### ESTRATTO DEL TESTO
● ● ● ●
Il contagio pasquale

Vivere la Settimana santa nelle nostre case

Ci stiamo preparando alla celebrazione della Settimana Santa e della Pasqua nelle case. Si tratta di una situazione inedita che ci porta a pensare che non sia possibile vivere i riti del Triduo Pasquale senza celebrarli nelle chiese. Eppure anche in questa situazione si aprono spazi per ricuperare una coscienza di Chiesa. Possiamo partire da una immagine tratta dal libro dell’Esodo, pensando al popolo di Israele che deve stare quarant’anni nel deserto prima di entrare nella Terra promessa: “Quando Mosè usciva per recarsi alla tenda, tutto il popolo si alzava in piedi, stando ciascuno all’ingresso della sua tenda: seguivano con lo sguardo Mosè, finché non fosse entrato nella tenda” (Es 33,8).  Dobbiamo immaginare il popolo costituito da famiglie, ciascuna ferma alla propria tenda. E’ Mosè che si presenta alla tenda del convegno davanti a Dio. Mosè non è solo, ma accompagnato dalla coscienza di quelle famiglie di appartenere al popolo dei salvati. Le famiglie non sono isolate ma partecipano al gesto di Mosè e si sentono coinvolte pur non essendoci una assemblea plenaria: seguono con lo sguardo Mosè. Ogni capofamiglia è come se fosse sacerdote nella sua tenda e sostiene il resto della famiglia a sentirsi parte del gesto di Mosè. Questa situazione ci ricorda la situazione attuale con la Messa celebrata dal nostro Vescovo e trasmessa in TV. E’ il Vescovo che celebra, come Mosè che si reca alla tenda del convegno, e le famiglie partecipano da casa a quel gesto che le riunisce: seguono con lo sguardo il Vescovo.
● ● ● ●
### DATI ESTRATTI
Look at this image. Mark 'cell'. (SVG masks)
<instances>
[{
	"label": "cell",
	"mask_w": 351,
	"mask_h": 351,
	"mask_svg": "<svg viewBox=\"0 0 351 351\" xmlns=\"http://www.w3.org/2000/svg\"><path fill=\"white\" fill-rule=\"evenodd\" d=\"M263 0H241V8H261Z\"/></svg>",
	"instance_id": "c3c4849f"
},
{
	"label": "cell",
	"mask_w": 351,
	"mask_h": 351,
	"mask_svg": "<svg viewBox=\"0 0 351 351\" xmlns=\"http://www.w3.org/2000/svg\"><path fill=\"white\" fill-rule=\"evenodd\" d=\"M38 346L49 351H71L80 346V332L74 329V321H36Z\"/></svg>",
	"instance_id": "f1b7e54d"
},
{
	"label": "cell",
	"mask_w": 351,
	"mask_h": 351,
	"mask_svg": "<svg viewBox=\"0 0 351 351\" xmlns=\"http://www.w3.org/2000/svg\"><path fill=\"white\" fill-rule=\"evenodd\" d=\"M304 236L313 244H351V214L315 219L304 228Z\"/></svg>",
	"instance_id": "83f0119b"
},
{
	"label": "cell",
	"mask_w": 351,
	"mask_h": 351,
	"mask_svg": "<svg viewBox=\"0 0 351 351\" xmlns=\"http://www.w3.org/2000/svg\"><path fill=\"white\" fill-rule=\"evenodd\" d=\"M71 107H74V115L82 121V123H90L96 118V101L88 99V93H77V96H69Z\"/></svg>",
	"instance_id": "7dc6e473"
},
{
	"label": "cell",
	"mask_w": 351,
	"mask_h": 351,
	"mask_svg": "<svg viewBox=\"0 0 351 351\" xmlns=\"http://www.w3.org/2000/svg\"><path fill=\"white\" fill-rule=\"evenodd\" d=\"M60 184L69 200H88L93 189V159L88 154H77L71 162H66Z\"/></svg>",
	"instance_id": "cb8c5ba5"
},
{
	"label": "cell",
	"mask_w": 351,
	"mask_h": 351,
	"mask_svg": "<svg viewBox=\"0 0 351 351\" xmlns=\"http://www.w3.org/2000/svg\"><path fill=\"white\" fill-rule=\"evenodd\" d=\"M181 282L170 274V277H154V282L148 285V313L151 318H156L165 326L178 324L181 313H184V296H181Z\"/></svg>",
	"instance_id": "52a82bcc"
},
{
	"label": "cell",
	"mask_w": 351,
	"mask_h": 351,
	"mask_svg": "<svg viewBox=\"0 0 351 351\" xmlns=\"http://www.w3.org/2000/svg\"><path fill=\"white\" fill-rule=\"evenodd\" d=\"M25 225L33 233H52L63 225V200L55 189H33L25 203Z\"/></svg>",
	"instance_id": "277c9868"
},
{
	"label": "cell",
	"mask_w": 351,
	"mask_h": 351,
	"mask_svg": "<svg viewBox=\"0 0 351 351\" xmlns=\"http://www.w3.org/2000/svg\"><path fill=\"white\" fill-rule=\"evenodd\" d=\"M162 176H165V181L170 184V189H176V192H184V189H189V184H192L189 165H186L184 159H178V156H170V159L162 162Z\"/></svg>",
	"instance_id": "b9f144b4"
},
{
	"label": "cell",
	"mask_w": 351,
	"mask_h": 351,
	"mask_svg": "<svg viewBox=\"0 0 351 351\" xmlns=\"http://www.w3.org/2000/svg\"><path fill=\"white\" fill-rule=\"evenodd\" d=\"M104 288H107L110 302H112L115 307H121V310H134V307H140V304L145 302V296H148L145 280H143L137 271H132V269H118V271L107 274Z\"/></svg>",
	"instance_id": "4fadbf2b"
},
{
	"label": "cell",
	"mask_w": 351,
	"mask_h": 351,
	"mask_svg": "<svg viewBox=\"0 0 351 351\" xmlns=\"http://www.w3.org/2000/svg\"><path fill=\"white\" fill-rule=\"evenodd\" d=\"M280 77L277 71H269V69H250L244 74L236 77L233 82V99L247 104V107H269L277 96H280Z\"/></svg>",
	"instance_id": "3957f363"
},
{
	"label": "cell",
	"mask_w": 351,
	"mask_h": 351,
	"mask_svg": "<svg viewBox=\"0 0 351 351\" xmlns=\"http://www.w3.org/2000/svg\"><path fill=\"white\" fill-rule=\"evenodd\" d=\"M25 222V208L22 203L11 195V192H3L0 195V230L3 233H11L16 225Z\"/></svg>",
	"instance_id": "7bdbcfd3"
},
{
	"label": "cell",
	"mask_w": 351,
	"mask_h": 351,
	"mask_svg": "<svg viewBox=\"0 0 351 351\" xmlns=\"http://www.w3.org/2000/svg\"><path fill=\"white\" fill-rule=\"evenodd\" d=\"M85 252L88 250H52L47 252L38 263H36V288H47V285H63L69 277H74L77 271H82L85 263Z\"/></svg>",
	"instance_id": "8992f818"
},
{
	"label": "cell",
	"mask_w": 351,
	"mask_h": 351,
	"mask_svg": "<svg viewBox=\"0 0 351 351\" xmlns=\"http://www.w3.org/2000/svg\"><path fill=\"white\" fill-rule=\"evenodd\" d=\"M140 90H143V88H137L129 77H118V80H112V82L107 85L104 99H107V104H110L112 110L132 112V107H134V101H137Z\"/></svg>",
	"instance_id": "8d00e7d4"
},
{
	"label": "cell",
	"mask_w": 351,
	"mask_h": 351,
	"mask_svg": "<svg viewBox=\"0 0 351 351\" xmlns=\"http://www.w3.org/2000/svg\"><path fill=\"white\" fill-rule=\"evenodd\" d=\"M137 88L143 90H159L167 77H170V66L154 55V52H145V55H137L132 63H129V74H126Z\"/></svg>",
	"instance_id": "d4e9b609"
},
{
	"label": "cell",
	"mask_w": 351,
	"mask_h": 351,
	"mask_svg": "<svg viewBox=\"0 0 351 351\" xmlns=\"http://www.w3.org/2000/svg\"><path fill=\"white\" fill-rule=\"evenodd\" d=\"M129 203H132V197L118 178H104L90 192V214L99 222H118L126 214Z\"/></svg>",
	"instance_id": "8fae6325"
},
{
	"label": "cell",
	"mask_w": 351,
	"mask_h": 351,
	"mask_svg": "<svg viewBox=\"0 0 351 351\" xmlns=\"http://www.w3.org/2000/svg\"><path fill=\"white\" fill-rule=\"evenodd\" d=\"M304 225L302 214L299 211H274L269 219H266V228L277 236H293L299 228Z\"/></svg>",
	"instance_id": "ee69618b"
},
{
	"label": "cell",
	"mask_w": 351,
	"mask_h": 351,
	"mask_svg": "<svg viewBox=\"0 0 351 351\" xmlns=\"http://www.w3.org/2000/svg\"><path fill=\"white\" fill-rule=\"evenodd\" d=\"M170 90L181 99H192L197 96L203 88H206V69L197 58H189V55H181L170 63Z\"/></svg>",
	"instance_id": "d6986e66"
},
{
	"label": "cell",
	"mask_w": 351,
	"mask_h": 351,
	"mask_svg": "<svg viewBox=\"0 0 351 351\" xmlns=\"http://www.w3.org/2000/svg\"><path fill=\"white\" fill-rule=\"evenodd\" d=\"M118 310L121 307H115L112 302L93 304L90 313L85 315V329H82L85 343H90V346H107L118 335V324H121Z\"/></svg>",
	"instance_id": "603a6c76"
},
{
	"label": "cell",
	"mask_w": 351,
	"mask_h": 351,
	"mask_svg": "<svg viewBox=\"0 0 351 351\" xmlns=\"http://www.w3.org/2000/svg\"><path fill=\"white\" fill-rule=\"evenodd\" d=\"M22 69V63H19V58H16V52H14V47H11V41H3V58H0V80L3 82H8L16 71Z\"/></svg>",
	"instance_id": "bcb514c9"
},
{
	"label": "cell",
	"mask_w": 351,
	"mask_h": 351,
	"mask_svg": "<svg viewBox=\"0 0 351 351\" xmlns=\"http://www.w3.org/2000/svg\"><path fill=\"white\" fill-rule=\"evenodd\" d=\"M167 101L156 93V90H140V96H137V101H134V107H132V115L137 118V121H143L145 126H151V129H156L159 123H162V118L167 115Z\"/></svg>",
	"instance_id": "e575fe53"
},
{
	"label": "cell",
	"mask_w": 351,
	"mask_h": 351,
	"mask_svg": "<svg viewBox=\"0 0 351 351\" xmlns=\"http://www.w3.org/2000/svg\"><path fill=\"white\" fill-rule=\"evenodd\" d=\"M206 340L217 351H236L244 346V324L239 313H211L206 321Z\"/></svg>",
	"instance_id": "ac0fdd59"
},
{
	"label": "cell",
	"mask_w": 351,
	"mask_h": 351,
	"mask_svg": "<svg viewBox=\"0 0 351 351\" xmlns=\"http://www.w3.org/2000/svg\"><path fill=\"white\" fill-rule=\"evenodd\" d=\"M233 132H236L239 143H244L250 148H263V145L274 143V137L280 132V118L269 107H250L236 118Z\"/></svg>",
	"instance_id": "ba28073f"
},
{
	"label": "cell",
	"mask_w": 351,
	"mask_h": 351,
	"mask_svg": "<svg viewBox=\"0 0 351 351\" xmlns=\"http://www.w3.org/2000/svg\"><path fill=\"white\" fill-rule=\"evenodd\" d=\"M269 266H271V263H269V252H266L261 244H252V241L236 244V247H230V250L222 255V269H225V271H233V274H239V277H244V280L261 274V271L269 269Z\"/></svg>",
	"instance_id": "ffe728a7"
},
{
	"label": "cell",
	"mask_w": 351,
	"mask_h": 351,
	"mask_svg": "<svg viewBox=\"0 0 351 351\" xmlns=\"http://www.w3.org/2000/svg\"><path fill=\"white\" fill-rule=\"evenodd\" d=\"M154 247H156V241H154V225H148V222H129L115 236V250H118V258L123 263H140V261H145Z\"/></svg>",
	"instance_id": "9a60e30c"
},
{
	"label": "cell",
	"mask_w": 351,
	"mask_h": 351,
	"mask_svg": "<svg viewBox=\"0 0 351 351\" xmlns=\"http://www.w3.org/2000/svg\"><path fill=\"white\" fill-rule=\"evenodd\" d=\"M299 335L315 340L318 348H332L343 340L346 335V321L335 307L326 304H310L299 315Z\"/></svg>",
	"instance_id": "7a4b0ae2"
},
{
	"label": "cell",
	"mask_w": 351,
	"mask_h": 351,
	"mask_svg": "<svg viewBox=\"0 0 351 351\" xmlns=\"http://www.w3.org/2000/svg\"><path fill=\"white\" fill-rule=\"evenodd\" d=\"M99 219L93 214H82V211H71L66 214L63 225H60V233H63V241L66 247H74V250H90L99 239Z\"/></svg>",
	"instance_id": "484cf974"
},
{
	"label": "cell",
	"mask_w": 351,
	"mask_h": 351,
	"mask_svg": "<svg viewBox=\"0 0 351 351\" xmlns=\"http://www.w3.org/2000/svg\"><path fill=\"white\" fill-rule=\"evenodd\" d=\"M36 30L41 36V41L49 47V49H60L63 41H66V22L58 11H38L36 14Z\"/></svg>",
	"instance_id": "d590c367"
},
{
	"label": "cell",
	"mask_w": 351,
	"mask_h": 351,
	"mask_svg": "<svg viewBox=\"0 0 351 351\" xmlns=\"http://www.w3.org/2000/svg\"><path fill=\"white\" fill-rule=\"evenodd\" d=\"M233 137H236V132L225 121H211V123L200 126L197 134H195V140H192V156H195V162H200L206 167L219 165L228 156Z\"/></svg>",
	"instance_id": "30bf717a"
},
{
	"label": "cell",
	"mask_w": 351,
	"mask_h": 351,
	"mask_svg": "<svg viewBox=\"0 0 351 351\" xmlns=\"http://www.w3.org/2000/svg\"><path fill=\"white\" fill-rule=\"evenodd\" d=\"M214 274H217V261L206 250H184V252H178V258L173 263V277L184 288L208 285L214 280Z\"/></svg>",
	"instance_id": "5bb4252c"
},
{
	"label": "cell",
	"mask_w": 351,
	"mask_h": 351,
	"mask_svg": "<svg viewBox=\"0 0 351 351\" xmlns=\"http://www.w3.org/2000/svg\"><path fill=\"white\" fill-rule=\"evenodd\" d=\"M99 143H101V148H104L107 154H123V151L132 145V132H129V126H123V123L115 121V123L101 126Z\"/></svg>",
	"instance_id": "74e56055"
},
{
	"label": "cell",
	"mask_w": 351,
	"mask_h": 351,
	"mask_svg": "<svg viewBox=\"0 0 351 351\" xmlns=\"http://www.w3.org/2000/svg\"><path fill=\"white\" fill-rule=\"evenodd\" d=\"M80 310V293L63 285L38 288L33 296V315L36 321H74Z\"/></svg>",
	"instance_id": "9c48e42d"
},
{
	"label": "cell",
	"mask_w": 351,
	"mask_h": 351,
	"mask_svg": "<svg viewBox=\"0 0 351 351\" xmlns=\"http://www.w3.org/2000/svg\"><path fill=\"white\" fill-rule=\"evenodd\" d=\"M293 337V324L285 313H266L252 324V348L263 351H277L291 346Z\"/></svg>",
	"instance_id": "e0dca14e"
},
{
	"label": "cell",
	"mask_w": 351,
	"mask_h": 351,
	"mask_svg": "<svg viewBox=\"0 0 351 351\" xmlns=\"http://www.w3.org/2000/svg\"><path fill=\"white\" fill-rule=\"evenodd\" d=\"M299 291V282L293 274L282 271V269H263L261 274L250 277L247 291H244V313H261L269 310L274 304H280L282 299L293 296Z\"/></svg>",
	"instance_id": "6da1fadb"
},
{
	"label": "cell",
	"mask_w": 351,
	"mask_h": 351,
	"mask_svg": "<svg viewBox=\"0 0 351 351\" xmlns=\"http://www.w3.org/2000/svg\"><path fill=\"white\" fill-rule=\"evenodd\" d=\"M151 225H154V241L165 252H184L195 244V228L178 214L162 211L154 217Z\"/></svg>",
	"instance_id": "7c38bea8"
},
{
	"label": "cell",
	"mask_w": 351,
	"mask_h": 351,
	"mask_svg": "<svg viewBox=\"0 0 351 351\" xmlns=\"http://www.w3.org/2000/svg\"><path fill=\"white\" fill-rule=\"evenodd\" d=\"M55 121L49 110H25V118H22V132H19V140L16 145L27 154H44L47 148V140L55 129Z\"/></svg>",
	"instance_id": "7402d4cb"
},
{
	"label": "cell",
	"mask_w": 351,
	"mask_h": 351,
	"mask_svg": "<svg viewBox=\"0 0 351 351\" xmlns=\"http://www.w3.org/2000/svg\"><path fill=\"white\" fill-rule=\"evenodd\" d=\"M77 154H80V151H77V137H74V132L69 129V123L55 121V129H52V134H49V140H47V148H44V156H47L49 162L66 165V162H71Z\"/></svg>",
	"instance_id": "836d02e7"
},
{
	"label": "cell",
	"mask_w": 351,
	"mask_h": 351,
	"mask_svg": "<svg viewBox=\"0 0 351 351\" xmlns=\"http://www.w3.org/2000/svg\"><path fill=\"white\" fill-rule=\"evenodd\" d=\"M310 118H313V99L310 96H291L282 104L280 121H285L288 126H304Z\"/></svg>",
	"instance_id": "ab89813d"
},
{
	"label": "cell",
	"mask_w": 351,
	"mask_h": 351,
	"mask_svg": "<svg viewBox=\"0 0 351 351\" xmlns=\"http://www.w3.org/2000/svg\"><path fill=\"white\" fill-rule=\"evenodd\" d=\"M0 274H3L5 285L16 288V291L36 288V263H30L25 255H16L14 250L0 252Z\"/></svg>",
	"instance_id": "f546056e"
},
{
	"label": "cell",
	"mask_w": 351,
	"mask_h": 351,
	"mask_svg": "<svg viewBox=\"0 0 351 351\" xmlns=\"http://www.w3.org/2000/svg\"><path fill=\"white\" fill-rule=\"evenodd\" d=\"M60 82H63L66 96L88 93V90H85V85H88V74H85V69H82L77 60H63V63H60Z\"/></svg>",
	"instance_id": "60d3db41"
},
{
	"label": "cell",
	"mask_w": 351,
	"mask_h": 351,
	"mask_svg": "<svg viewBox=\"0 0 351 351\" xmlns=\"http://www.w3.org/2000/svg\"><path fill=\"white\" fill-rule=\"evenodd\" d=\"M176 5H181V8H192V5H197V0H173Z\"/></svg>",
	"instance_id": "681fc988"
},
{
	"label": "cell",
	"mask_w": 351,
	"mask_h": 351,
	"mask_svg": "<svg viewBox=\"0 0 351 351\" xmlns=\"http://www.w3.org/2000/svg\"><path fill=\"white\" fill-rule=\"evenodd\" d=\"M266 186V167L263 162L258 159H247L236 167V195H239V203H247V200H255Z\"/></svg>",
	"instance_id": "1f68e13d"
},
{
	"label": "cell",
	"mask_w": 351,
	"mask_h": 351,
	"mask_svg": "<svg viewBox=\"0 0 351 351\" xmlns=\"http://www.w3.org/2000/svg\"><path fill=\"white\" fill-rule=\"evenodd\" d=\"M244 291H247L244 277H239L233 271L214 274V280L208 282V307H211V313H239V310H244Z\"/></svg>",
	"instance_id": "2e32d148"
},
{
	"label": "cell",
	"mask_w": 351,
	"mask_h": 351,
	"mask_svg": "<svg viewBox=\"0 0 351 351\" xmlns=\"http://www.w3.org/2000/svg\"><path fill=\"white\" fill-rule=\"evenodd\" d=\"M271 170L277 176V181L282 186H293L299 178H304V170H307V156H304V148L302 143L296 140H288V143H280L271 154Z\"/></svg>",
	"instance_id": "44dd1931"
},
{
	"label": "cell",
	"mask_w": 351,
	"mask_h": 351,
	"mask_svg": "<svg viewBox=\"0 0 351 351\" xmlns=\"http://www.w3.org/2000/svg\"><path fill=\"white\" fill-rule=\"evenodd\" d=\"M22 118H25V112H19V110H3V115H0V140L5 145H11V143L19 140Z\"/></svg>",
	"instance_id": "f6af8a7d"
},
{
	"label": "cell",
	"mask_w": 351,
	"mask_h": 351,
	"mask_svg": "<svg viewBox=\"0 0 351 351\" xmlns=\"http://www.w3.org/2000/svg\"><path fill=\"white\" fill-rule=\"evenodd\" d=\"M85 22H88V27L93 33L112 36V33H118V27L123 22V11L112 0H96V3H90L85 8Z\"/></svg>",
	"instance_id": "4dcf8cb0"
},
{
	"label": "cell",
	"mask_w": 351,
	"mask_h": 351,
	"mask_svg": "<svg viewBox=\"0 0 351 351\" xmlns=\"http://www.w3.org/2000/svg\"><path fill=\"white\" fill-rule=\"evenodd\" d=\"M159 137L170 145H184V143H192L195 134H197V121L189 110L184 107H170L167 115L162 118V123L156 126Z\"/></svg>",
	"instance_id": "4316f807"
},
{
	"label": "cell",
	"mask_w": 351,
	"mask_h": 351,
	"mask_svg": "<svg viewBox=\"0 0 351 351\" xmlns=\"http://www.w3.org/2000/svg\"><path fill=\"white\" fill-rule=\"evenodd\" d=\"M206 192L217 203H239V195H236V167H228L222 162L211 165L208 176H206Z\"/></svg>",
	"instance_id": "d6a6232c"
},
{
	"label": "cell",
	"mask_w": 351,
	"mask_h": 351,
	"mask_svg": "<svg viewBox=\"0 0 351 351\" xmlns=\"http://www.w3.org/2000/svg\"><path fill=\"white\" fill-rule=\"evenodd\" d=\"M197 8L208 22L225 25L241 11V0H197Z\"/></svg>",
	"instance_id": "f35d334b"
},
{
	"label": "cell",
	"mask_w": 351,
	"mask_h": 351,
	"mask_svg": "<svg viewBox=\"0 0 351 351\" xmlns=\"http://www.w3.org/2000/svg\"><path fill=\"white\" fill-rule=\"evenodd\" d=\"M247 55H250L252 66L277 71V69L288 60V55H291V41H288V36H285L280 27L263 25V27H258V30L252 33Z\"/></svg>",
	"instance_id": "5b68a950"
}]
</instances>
● ● ● ●
### CONSEGNA 1
Riduci a un elenco puntato il paragrafo del brano sulla Settimana santa che inizia con "Ci stiamo preparando alla celebrazione", conservandone i fatti principali.
### CONSEGNA 2
Secondo il brano sulla Settimana santa, per quanti anni il popolo di Israele deve stare nel deserto prima di entrare nella Terra promessa?
### CONSEGNA 3
Prosegui il brano sulla Settimana santa a partire dalla sua ultima frase.

### RISPOSTA 1
- La Settimana Santa e la Pasqua si preparano nelle case, in una situazione inedita.
- Sembra impossibile vivere i riti del Triduo Pasquale senza celebrarli in chiesa, ma si aprono spazi per ricuperare una coscienza di Chiesa.
- Un'immagine dell'Esodo (Es 33,8): durante i quarant'anni nel deserto, quando Mosè va alla tenda del convegno, il popolo sta in piedi all'ingresso delle proprie tende e lo segue con lo sguardo.
- Le famiglie non sono isolate: partecipano al gesto di Mosè anche senza un'assemblea plenaria, e ogni capofamiglia è come un sacerdote nella sua tenda.
- Oggi accade lo stesso con la Messa del Vescovo trasmessa in TV: il Vescovo celebra e le famiglie partecipano da casa seguendolo con lo sguardo.

### RISPOSTA 2
Quarant'anni.

### RISPOSTA 3
Ma di quali famiglie stiamo parlando? E di quale partecipazione si tratta? Penso a ogni tipo di famiglia che abita nella nostra Parrocchia, non solo quelle composte da genitori e figli, ma anche da persone anziane o single o persone separate. Per tutti è possibile partecipare alla vita della Chiesa sentendosi Chiesa. In che modo? Pensiamo ai riti della Settimana Santa. Si possono vivere su due livelli. Un primo livello è quello di “assistere” ai riti celebrati dal Vescovo attraverso la TV o i social. Un secondo livello è quello di partecipare nelle case “celebrando” in modo autentico sia questi riti sia una preghiera familiare semplice, cioè di non limitarsi a essere semplici spettatori. In questo caso siamo come le famiglie di Israele ciascuno alla porta della propria tenda. Per esempio se la domenica delle Palme si può assistere a una celebrazione solenne del nostro Vescovo non saremo solo spettatori televisivi. Potremo pregare autenticamente in famiglia utilizzando un semplice sussidio per essere parte attiva di quella celebrazione, sapendo che tante altre famiglie nello stesso momento stanno vivendo la stessa esperienza. Inoltre potremo usare un testo semplice o una immagine per una preghiera insieme in casa come se avessimo portato l’ulivo, che quest’anno non potrà essere distribuito. Questo semplice sussidio sarà preparato in Parrocchia. La preghiera in casa è un gesto reale di Chiesa e ci fa assomigliare alle famiglie alla porta della loro tenda che vedono passare Mosè ma in un certo modo partecipano di quel passaggio. Così potrà essere per i riti del Giovedì santo, del Venerdì santo e della veglia Pasquale, oltre che naturalmente per il giorno di Pasqua.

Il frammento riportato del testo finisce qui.